### Passage shown
Educators have been told by administrators to prepare to be flexible this upcoming academic year. I know that I’ll have at least the following to confront as challenges: at least one student who will be taking their classes completely online; reduced classroom capacity limits meaning we cannot all gather simultaneously at the times classes meet; wearing a mask on campus including while teaching. In addition, there may be changes after the fall semester is already underway. A surge in cases nationally or on campus could lead to a shift to entirely online, much as happened in the spring. A student who begins the semester able to come to class may at some point be unable to.
How does one prepare a class to have this kind of on-the-fly adaptability? Last semester I was able to cope with the sudden shift for two main reasons. One is that I adopt a gamified approach to grading. I’ll say more about that in a moment. The other is that as a rule I incorporate elements of the flipped classroom and hybrid models even if a course is face to face. It rarely makes sense to lecture during class meetings. Recording lectures accomplishes everything that lecturing in person does, while adding the potential for students to listen more than once, and to speed it up or slow it down. This has become a matter of accessibility and equity in addition to being a good pedagogical practice. Students have historically had to request permission to record classes if they have a disability that justifies doing so. They have had to get special software or editions to be able to use a screen reader if they suffer from a visual impairment or dyslexia. Making lectures available – including your own content but also “guest lectures” by world-renowned experts who have also made their lectures available online – gives students the same or better quality of content as I might have delivered in a lecture in class, plus so much more in terms of flexibility, opportunity to review and pause, and so much more.

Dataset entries
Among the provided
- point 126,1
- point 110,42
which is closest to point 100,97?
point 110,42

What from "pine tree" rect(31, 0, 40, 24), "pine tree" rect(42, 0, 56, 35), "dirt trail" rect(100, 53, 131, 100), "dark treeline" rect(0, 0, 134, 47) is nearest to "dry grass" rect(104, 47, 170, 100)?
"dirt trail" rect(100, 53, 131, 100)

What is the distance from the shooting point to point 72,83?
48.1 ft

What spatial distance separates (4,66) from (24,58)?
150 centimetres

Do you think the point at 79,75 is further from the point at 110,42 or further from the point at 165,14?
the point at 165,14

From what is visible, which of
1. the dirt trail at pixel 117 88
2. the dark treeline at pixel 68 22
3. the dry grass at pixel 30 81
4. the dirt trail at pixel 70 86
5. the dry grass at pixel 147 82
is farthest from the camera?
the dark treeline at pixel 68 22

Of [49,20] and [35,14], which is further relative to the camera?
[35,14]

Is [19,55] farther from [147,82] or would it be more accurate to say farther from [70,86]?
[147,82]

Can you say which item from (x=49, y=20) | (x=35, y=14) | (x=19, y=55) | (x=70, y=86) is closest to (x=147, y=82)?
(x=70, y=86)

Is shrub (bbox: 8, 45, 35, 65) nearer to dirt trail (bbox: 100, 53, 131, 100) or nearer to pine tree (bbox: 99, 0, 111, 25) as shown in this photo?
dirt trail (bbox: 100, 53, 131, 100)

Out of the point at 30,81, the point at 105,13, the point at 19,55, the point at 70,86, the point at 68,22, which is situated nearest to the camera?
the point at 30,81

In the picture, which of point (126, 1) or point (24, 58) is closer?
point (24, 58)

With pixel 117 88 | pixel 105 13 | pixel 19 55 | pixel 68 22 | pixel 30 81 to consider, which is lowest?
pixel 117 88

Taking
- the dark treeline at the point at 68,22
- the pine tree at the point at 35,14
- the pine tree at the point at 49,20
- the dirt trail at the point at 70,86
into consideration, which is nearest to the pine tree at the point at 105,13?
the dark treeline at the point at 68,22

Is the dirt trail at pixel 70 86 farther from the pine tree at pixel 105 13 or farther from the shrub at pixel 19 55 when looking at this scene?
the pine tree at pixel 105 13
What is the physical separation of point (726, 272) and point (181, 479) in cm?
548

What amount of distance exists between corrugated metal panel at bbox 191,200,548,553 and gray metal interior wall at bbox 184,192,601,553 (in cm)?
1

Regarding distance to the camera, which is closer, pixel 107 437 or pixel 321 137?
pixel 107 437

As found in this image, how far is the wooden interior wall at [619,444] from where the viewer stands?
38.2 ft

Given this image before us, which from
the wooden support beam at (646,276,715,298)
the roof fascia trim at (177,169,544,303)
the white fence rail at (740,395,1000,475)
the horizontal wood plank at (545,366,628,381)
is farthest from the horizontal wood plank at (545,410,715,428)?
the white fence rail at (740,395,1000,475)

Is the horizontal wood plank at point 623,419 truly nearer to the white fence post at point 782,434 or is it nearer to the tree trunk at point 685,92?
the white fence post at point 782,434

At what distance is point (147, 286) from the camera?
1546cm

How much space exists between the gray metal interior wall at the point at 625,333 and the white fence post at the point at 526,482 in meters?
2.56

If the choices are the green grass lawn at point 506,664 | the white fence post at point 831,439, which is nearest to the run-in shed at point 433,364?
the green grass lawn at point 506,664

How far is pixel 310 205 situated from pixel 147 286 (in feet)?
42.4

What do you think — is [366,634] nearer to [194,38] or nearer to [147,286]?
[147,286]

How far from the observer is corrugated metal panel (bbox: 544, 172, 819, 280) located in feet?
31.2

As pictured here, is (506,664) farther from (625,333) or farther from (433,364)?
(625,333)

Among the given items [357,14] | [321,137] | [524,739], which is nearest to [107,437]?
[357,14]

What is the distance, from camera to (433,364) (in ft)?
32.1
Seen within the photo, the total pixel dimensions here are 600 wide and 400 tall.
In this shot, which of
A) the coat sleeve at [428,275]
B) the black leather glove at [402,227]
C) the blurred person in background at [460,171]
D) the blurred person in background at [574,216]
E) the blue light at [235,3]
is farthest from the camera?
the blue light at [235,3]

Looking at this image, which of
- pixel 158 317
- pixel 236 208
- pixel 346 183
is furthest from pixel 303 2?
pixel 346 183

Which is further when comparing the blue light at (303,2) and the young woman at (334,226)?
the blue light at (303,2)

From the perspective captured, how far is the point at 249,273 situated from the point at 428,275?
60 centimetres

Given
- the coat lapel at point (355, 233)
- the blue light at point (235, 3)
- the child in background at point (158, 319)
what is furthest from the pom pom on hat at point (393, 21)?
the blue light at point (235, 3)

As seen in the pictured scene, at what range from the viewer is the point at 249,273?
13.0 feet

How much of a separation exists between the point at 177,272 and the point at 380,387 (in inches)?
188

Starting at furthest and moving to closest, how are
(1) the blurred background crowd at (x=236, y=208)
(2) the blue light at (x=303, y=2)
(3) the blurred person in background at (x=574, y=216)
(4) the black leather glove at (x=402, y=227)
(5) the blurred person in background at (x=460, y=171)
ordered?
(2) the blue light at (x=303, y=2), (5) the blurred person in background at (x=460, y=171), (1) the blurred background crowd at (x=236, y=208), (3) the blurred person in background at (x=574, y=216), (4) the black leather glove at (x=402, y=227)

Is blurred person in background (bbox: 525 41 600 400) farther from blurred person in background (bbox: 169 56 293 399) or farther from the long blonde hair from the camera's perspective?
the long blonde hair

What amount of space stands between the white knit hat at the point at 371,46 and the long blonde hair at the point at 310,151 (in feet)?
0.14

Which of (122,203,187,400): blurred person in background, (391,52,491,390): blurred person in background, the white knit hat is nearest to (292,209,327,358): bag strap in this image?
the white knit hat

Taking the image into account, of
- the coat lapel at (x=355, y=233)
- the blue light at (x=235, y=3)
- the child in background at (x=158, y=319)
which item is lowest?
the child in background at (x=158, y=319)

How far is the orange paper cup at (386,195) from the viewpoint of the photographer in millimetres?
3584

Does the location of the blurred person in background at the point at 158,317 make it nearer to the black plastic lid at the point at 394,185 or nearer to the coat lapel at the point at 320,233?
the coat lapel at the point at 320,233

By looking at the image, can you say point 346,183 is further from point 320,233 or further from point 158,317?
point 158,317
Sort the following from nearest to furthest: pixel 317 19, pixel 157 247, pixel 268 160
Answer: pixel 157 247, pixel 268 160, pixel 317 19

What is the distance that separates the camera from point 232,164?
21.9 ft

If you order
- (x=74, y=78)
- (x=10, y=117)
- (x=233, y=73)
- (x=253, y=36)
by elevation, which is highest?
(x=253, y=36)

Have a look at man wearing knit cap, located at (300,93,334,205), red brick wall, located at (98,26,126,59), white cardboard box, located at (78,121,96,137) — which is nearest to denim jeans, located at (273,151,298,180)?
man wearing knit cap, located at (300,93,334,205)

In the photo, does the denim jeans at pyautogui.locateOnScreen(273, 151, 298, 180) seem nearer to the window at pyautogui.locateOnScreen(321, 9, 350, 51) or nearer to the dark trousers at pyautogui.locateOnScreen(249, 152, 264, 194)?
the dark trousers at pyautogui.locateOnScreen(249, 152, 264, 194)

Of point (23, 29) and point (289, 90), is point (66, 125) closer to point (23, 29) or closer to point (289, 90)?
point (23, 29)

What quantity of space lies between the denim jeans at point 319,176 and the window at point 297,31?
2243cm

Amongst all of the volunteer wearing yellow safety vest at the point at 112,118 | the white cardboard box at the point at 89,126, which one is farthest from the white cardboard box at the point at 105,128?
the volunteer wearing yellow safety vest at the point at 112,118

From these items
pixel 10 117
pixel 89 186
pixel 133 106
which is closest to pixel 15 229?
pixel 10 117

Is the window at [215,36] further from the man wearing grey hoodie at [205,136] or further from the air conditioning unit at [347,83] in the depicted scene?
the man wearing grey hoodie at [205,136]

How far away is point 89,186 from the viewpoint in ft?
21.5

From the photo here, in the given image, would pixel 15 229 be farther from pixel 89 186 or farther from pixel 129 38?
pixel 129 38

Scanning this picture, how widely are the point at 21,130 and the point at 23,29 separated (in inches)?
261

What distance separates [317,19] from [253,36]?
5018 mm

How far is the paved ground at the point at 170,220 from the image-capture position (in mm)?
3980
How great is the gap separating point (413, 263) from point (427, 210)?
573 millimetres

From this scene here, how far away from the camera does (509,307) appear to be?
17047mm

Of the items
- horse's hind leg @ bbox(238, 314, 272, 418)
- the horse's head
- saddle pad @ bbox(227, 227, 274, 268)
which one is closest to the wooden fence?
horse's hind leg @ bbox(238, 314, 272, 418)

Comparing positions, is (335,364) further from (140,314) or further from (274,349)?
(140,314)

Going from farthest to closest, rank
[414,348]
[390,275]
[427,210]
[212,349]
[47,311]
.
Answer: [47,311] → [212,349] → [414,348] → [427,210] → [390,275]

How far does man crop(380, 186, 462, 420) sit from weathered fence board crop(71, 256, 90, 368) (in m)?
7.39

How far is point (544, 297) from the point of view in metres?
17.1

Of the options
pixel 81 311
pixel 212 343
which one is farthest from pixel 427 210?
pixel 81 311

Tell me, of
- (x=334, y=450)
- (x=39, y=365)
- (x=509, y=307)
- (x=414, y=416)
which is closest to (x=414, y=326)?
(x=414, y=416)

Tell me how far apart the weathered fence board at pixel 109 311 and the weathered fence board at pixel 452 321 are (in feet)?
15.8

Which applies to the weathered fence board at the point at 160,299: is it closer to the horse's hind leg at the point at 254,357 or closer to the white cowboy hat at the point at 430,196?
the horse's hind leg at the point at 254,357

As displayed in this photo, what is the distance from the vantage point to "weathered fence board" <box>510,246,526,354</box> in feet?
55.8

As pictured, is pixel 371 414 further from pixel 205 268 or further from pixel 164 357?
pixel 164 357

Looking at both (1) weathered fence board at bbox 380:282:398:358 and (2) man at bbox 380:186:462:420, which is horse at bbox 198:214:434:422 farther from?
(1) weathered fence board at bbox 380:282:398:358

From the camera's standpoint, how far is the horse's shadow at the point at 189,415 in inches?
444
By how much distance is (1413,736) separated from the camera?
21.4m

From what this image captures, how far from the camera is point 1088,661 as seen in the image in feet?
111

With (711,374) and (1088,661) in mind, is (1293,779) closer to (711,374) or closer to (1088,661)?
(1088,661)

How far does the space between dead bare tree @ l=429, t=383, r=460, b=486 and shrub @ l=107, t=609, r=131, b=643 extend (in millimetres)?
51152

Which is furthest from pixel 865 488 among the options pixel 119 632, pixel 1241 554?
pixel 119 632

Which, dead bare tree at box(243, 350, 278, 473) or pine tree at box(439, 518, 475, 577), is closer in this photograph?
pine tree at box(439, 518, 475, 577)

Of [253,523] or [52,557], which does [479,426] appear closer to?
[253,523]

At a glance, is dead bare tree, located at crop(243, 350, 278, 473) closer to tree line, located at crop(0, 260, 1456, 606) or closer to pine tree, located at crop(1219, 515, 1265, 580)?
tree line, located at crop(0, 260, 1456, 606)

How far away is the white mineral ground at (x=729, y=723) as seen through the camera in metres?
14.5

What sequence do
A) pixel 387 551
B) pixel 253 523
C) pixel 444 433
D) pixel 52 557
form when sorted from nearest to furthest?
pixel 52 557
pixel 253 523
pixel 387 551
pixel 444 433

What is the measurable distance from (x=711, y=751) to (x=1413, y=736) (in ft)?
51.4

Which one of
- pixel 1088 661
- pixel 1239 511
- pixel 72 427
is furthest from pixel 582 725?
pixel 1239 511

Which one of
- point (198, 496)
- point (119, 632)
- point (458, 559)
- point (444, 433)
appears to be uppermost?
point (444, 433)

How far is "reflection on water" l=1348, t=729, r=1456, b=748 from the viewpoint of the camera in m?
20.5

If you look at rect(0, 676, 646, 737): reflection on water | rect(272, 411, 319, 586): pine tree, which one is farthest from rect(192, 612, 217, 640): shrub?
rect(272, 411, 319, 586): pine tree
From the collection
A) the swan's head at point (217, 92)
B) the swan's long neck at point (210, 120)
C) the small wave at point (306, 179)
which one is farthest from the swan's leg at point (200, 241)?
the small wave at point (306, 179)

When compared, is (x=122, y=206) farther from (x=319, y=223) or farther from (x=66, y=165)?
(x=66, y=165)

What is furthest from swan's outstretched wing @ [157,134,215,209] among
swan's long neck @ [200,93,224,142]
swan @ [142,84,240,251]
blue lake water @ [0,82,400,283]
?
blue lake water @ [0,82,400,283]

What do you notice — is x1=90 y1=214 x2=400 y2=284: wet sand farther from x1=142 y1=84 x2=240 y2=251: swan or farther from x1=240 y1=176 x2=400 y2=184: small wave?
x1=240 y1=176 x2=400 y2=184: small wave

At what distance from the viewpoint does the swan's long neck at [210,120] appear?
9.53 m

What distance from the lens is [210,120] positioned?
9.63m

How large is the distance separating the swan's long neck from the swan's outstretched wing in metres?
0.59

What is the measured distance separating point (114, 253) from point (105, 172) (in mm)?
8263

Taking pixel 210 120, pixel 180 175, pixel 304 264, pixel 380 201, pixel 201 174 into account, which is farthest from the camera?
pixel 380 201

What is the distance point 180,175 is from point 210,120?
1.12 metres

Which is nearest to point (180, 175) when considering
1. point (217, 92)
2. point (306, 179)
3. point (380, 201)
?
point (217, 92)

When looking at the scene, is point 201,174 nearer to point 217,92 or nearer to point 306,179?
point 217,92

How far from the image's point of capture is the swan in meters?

### What the exercise asks
In the passage on preparing courses for flexible teaching, how would you render this sentence in Spanish: "Last semester I was able to cope with the sudden shift for two main reasons."?

### Result for this exercise
El semestre pasado pude hacer frente al cambio repentino por dos razones principales.